Start of Records to process

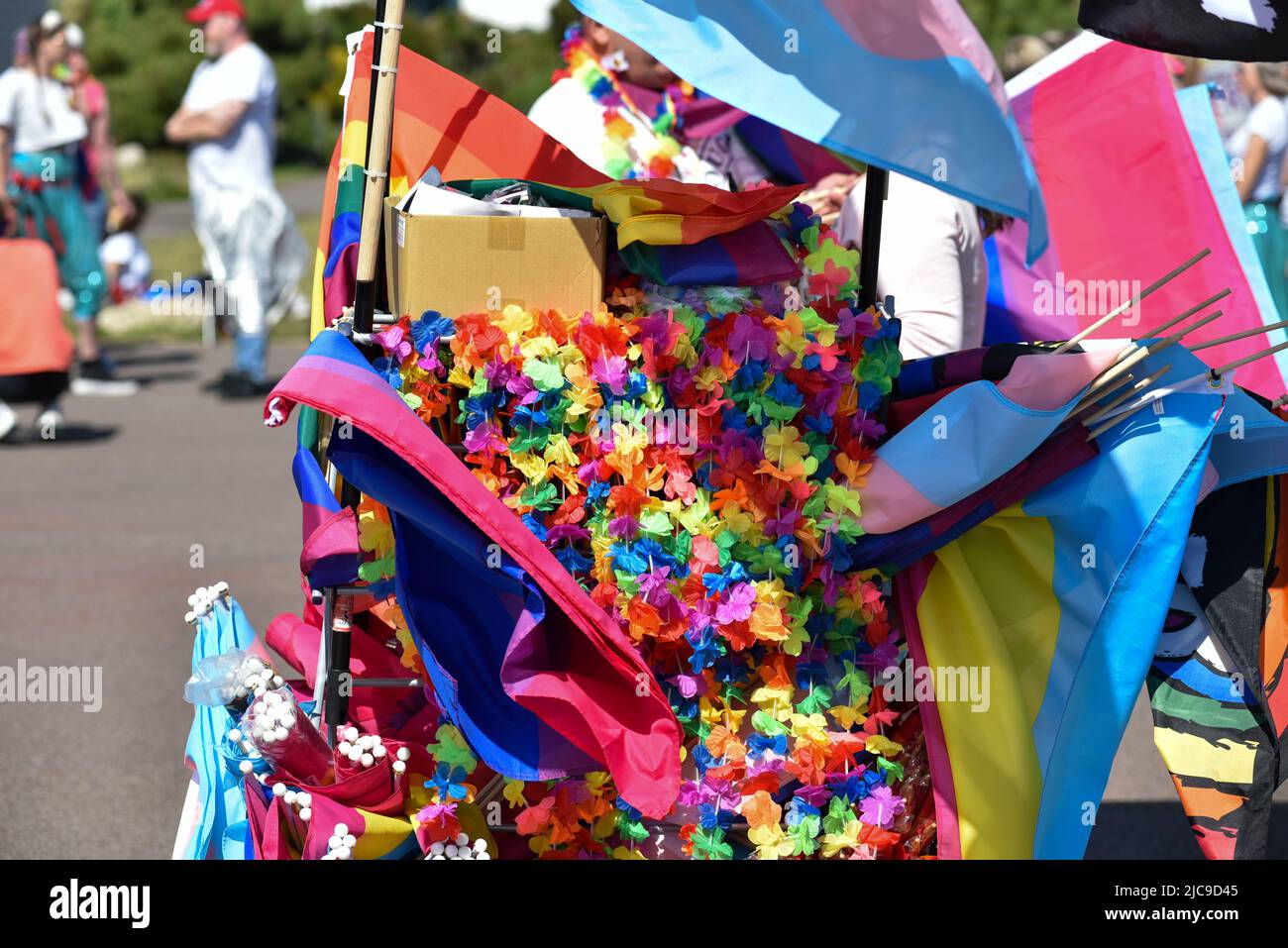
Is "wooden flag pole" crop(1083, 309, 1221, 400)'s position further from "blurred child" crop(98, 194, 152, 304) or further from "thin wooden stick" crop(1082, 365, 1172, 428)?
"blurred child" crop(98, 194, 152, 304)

End of Records to process
Start of Records to process

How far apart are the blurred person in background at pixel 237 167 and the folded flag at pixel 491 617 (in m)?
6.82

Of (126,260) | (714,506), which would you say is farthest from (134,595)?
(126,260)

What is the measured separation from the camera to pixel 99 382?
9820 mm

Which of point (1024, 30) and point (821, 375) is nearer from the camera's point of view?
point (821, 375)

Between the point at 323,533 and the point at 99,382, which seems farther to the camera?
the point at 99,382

End of Records to process

• [Goal]: Select every line in the records above that contains the word "child", and copy each of those lines in full.

• [Full solution]:
Is "wooden flag pole" crop(1083, 309, 1221, 400)'s position further from "blurred child" crop(98, 194, 152, 304) or further from "thin wooden stick" crop(1082, 365, 1172, 428)?
"blurred child" crop(98, 194, 152, 304)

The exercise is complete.